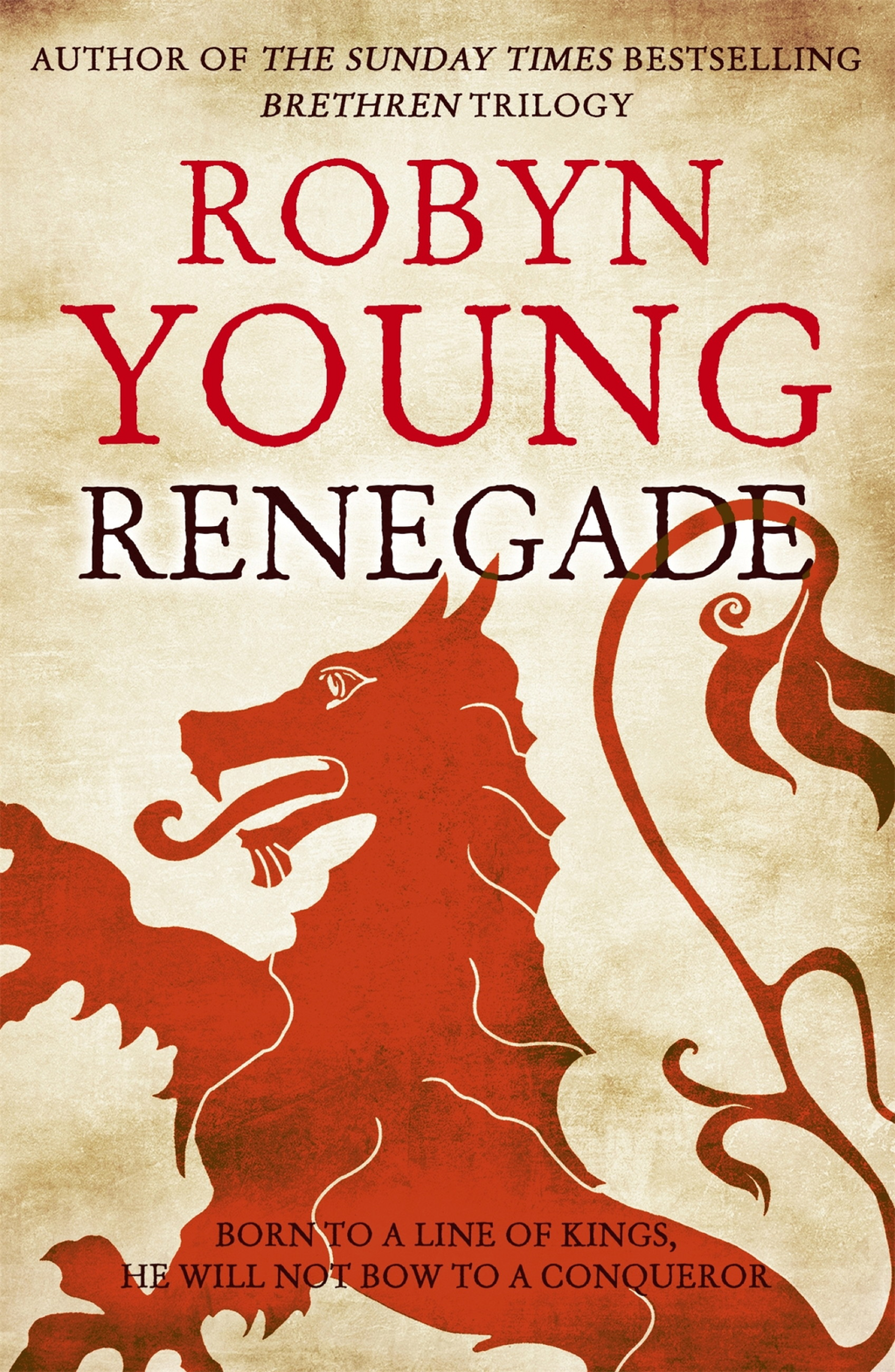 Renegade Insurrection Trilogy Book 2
* * *
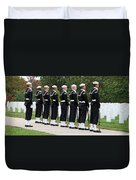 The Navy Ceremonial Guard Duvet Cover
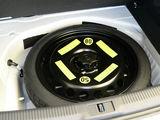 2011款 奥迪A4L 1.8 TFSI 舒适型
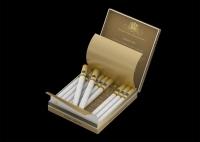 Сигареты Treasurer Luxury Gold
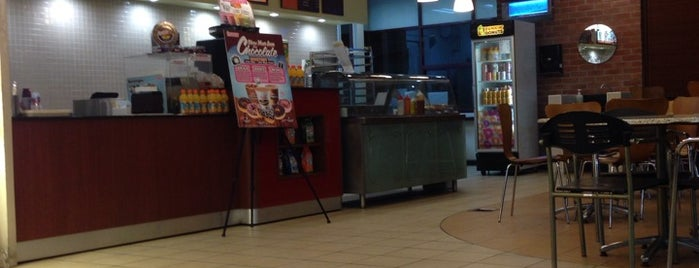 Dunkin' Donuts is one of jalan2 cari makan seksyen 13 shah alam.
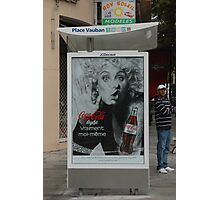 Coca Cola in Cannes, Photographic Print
* * *
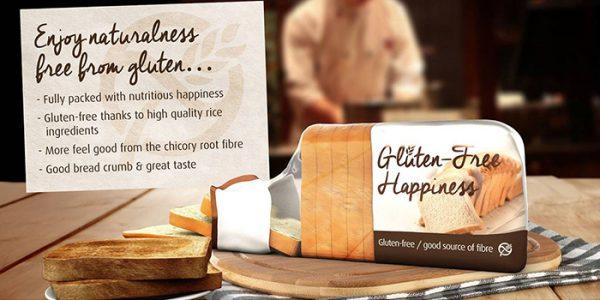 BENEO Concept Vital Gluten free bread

• Directions:
Word for word, repeat the lines above from the one with "The Navy Ceremonial Guard Duvet Cover" through the one with "Coca Cola in Cannes, Photographic Print", and nothing beyond them. Omit the pictures.

• Output for this exercise:
 The Navy Ceremonial Guard Duvet Cover
 2011款 奥迪A4L 1.8 TFSI 舒适型
 Сигареты Treasurer Luxury Gold
 Dunkin' Donuts is one of jalan2 cari makan seksyen 13 shah alam.
 Coca Cola in Cannes, Photographic Print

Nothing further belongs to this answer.